Task objective - Your job with the data below: print everything from the line that holds "order: Artiodactyla" down to the line that holds "Label granularity: sequence-level.", ends included, exactly, and nothing else.

Records provided -
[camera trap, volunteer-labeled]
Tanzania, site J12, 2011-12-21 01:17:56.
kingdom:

...

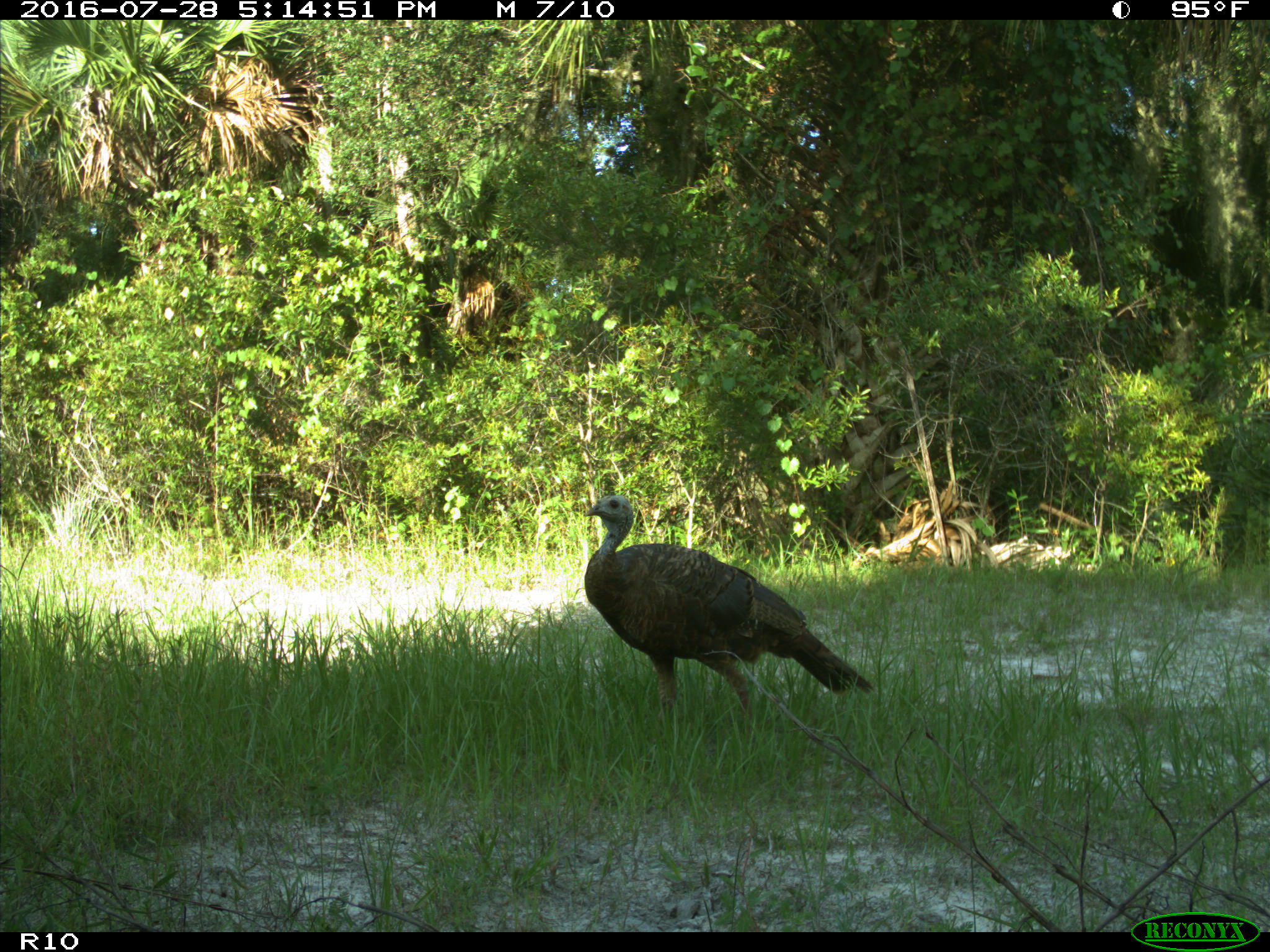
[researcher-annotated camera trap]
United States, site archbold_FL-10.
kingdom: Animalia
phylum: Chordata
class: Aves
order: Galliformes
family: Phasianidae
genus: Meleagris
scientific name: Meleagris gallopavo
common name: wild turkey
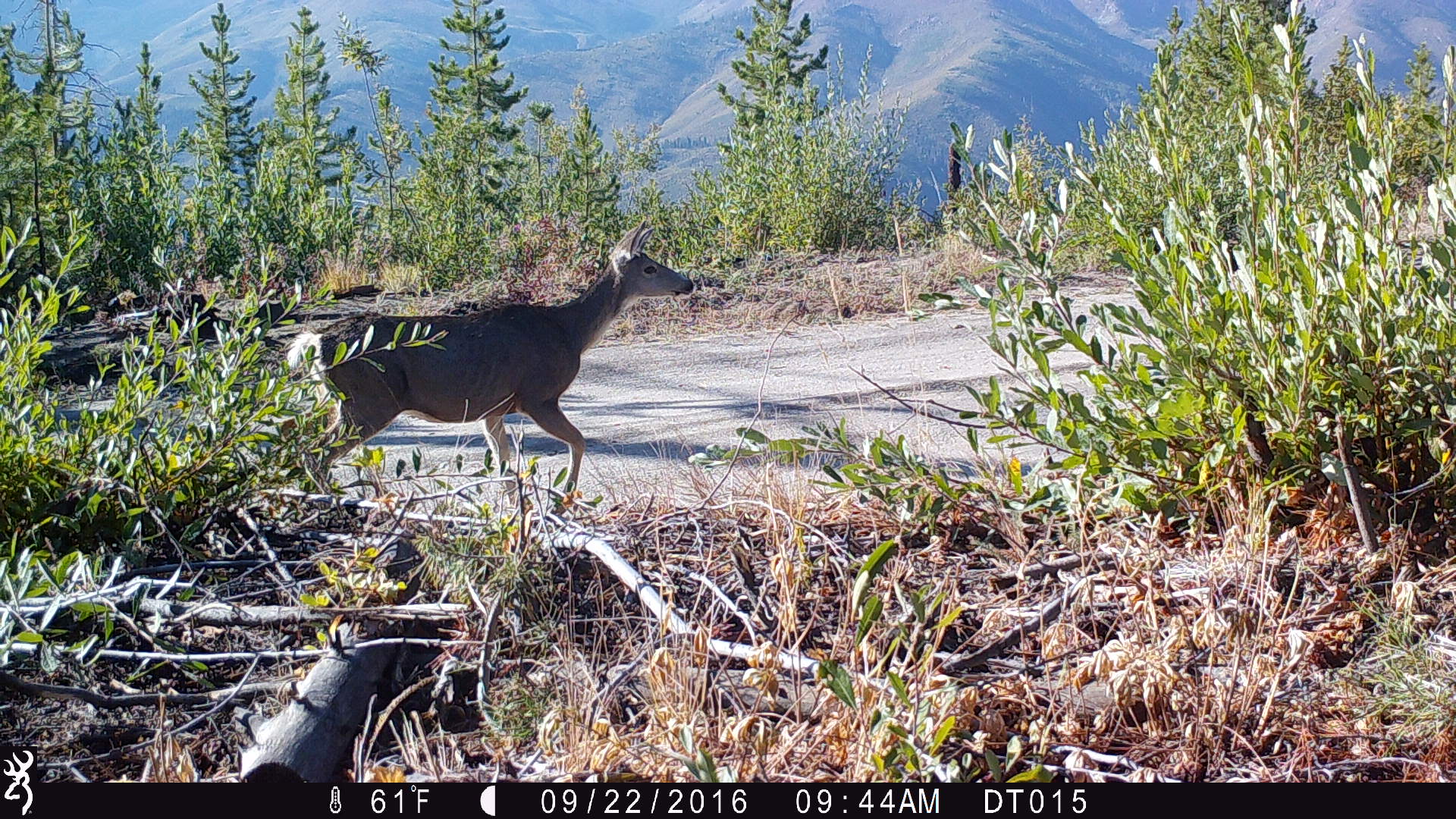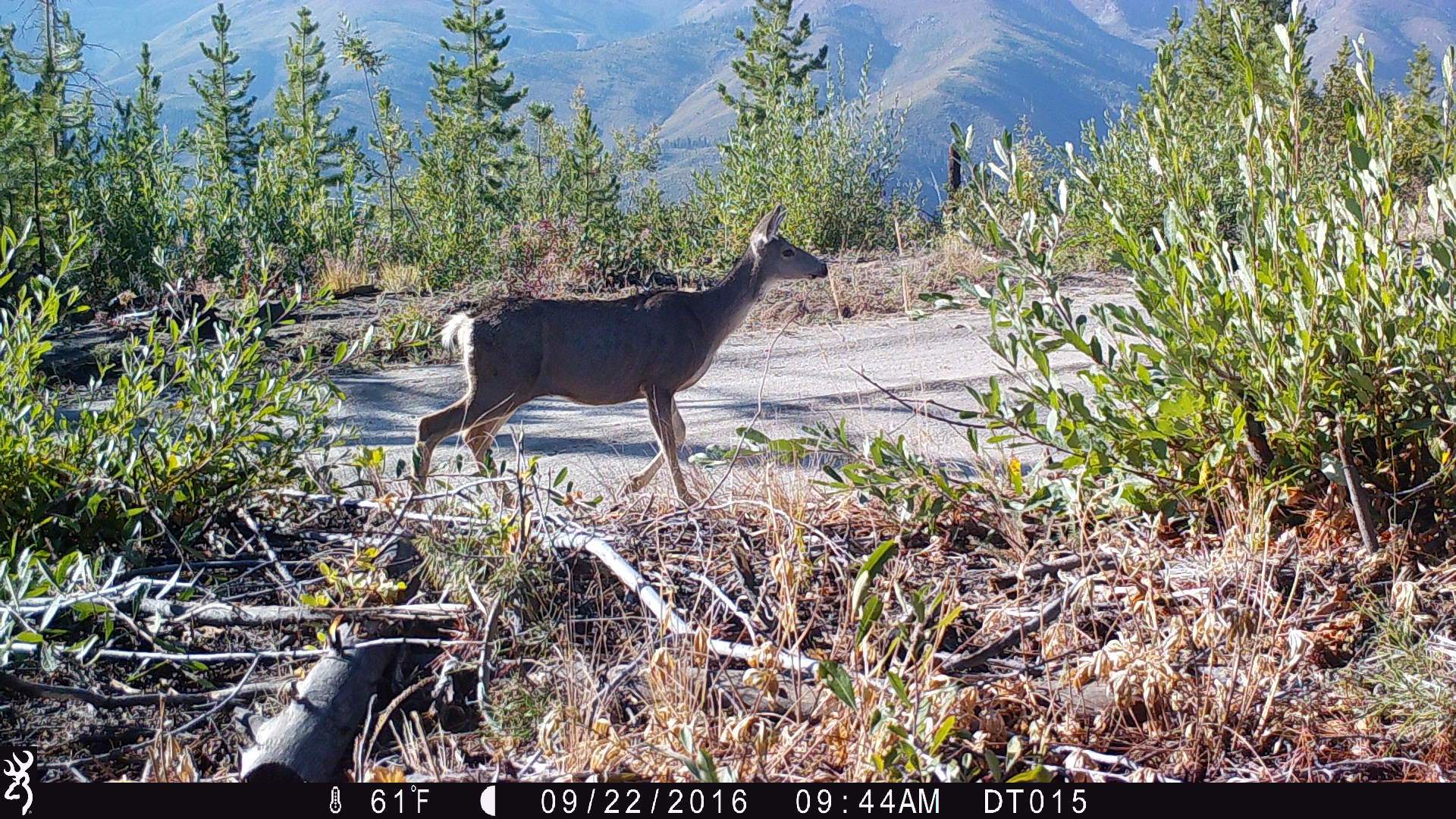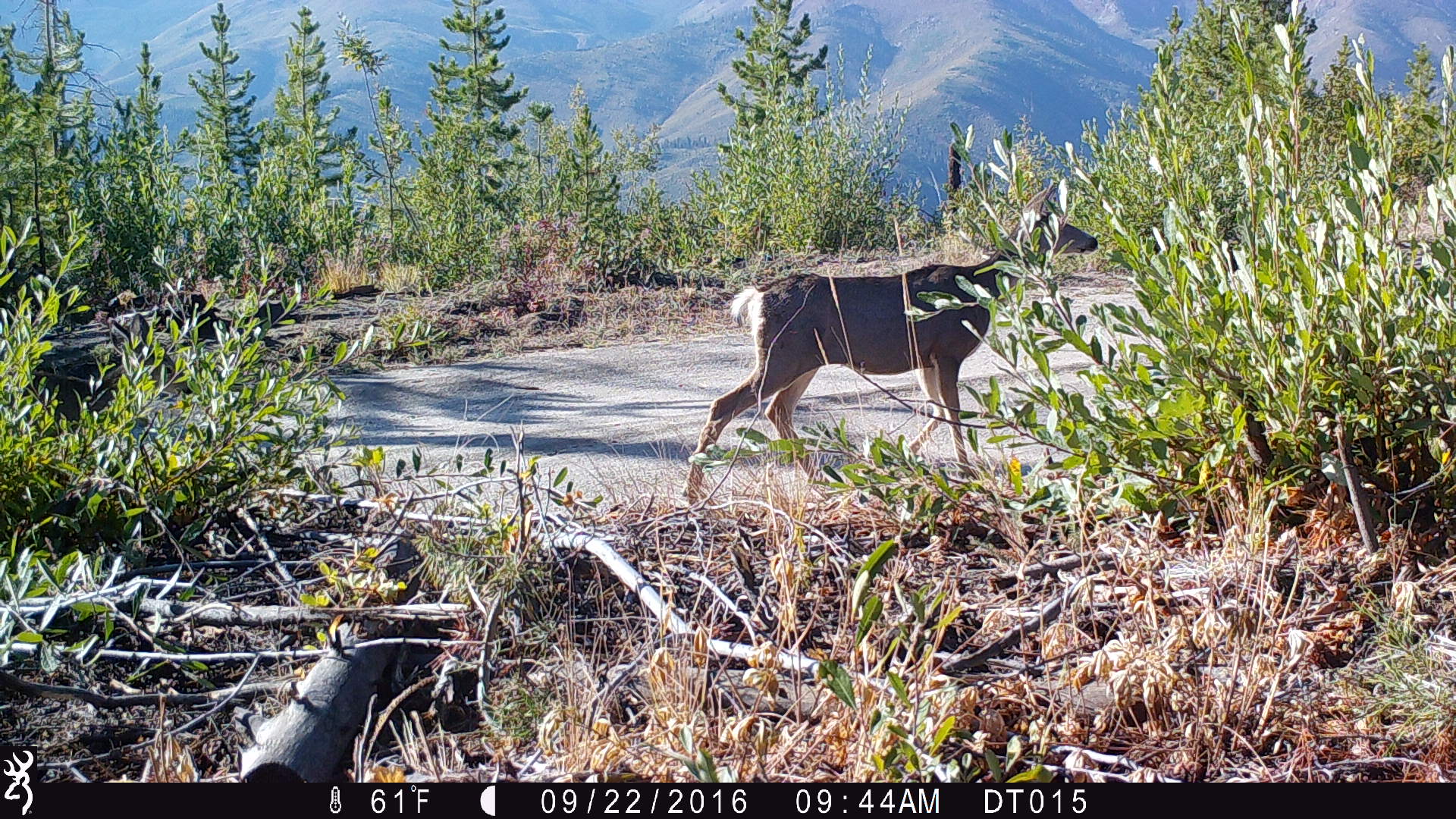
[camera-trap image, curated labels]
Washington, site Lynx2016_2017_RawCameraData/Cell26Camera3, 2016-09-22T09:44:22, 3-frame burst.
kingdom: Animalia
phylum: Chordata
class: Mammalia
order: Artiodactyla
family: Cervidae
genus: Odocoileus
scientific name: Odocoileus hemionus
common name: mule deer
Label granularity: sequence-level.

---

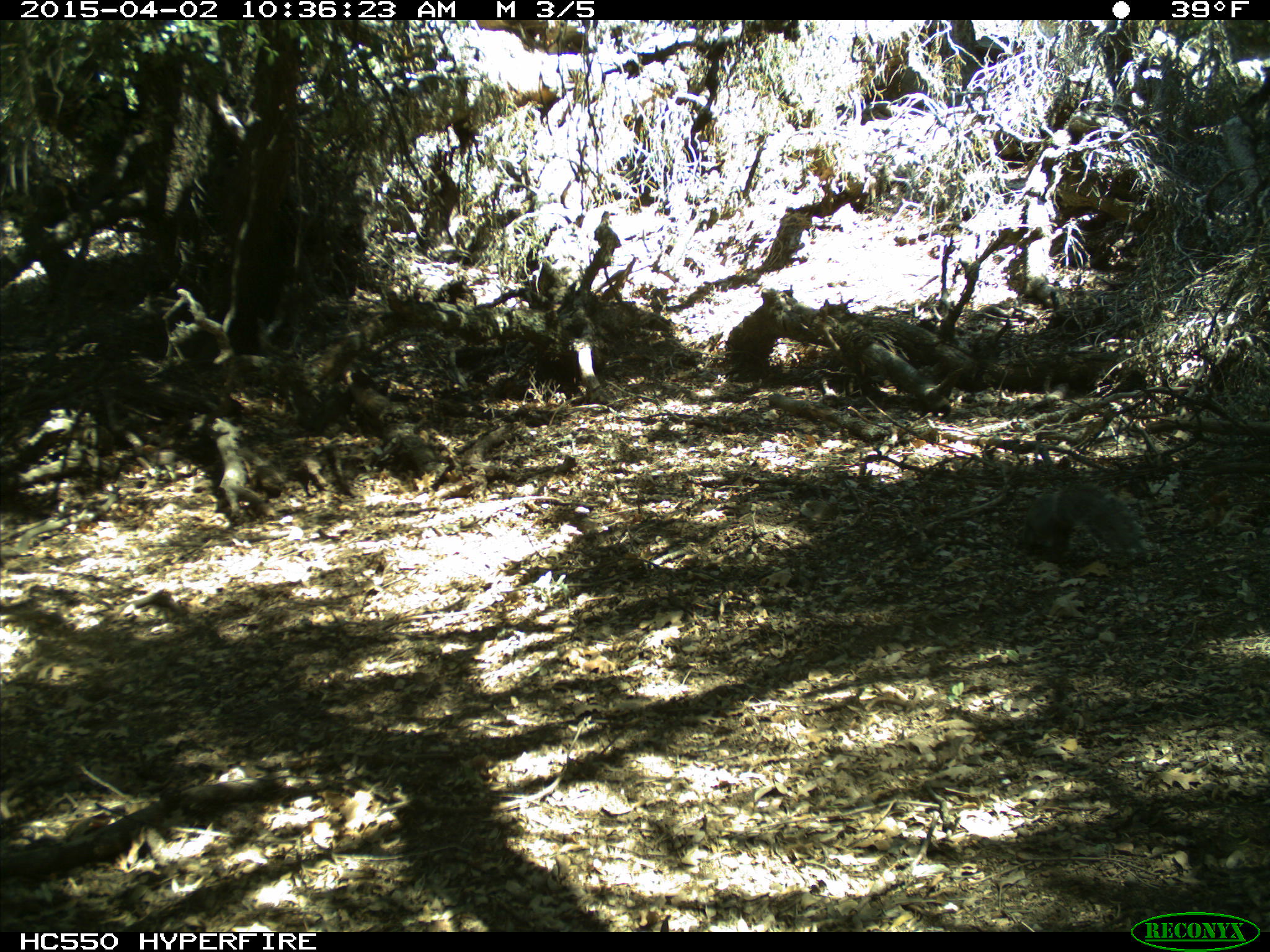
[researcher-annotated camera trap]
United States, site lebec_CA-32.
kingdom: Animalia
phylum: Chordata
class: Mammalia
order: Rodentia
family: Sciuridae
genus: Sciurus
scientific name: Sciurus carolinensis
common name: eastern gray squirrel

Answer to this problem -
order: Artiodactyla
family: Cervidae
genus: Odocoileus
scientific name: Odocoileus hemionus
common name: mule deer
Label granularity: sequence-level.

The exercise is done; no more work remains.